The Embassy welcomes visits by Indian exporters and businessmen to Mexico. When a visit to Mexico is planned, it is advisable to inform the Embassy well in advance so that the visit can be planned suitably. The Embassy can then provide lists of important Mexican importers/dealers of particular products, as well as other large Mexican companies so that useful contacts can be made with them prior to the visit. In addition the Embassy can provide useful statistical information on specific products. For its part, the Embassy requests that exporters give a short briefing on their activities in Mexico before returning to India.

An important factor while interacting with Mexican businessmen is knowledge of Spanish. Spanish is the most spoken language in this country although most businessmen can speak English as well. Interpretation services are available and can be hired at a cost. Also, we would advise that enquiries or other correspondence to the Mexican companies should be made in Spanish. Information brochures and company profiles should also be printed in Spanish using translation services in India.

Mexican holidays
While planning a visit to Mexico, it is important to take into account the national holidays. A list of Embassy holidays is given on the website. Dates for important Mexican Holidays should be checked in advance, also from the Mexican Embassy in New Delhi at: Mexicans are most often not available during festivities. Business visits to Mexico should be avoided on these holidays as well as a couple of days before and after.

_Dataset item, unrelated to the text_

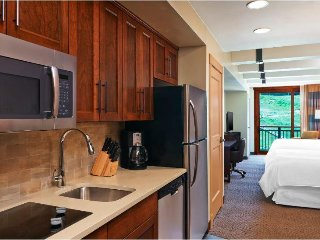 Steamboat Springs Studio Villa w/Skiing, Full Spa, Game Room & More!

General safety in Mexico is comparatively reasonable. The drug related violence generally do not affect the usual city life. However, petty street crime is common and extra vigilance should be taken in order to reduce the risk. Passport and wallet should be carried carefully as there many cases of snatching and pick-pocketing.

Hotels in Mexico are generally good and reasonably priced. Services provided by them are of normal international standard. All international credit cards are accepted mostly.

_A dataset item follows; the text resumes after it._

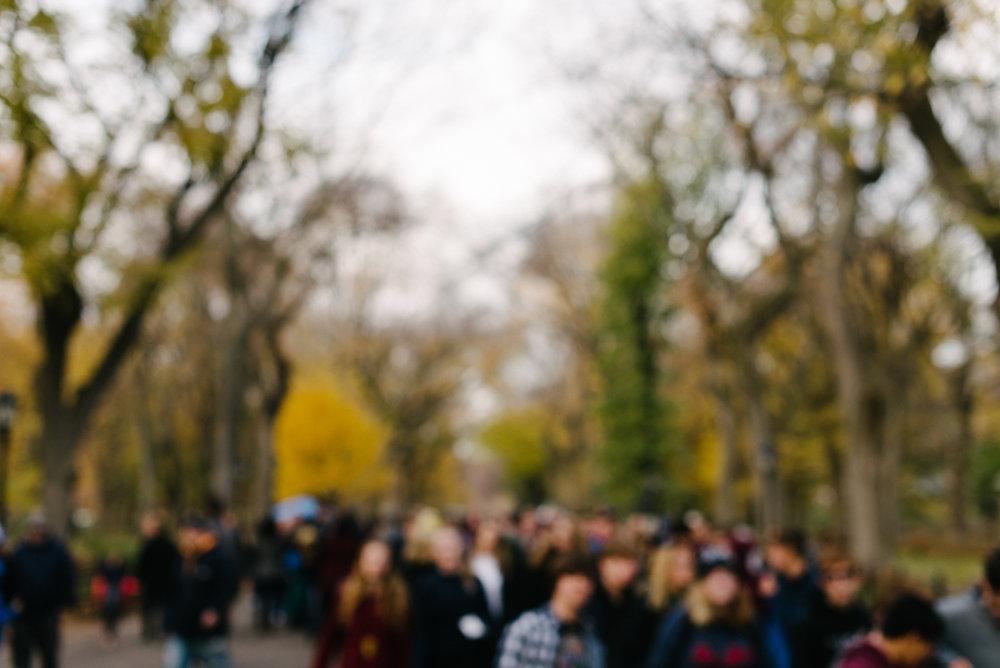 central park nov -4.jpg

Mexico uses the Mexican pesos as the nationally acceptable currency, however, US Dollars is also accepted in some places (especially in Cancun and Los Cabos). Conversion of US Dollars to Pesos and vice-versa is very liberal. The current Exchange rates of Mexican currency (pesos) vis-à-vis major international currencies are given at:

Local transport
Taxis are available in abundance and are not so expensive. The subway (Metro) is one of the best ways to move around in Mexico City: it's cheap (MXN5 for a ticket as of June 2017), safe, has a large network and is extremely fast, compared to any on-street transportation, since it doesn't have to bear with the constant traffic jams. The train system is almost non-existent and trips outside Mexico City should be made by air or by comfortable luxury buses.

 Mexico City has a large number of restaurants which suit all pockets and palates. Notable Indian restaurants are Bukhara (Centro Historico), Dawat (Polanco) and Hindustan (Polanco) restaurants.

The climate varies across Mexico's vast landscape. In the northernmost area of the Baja Peninsula, on the Pacific coast, the climate is Mediterranean, whereas the climate is arid on the other side of the peninsula, facing the Sea of Cortez. As you go south on the Baja Peninsula, the climate changes to become a subtropical sub-arid/semi-arid climate, until you reach La Paz and Cabo, which has a unique tropical desert climate. On the mainland, the northern area of Mexico tends to be mountainous and chilly, and the lower areas have an arid climate. A tropical climate prevails from around the Tampico area down to Cancun, as well as the adjacent side on the Pacific.

Other information
The electric current in Mexico is 110-120V volts but at 60 hz (US type A plug). As far as drinking water is concerned, one should avoid tap water and instead consume bottled water, which is available in abundance. A business visit to Mexico City can be combined with a half-day pleasure trip to Teotihuacan, the ruins of an Aztec city about 100 km north-east of Mexico City.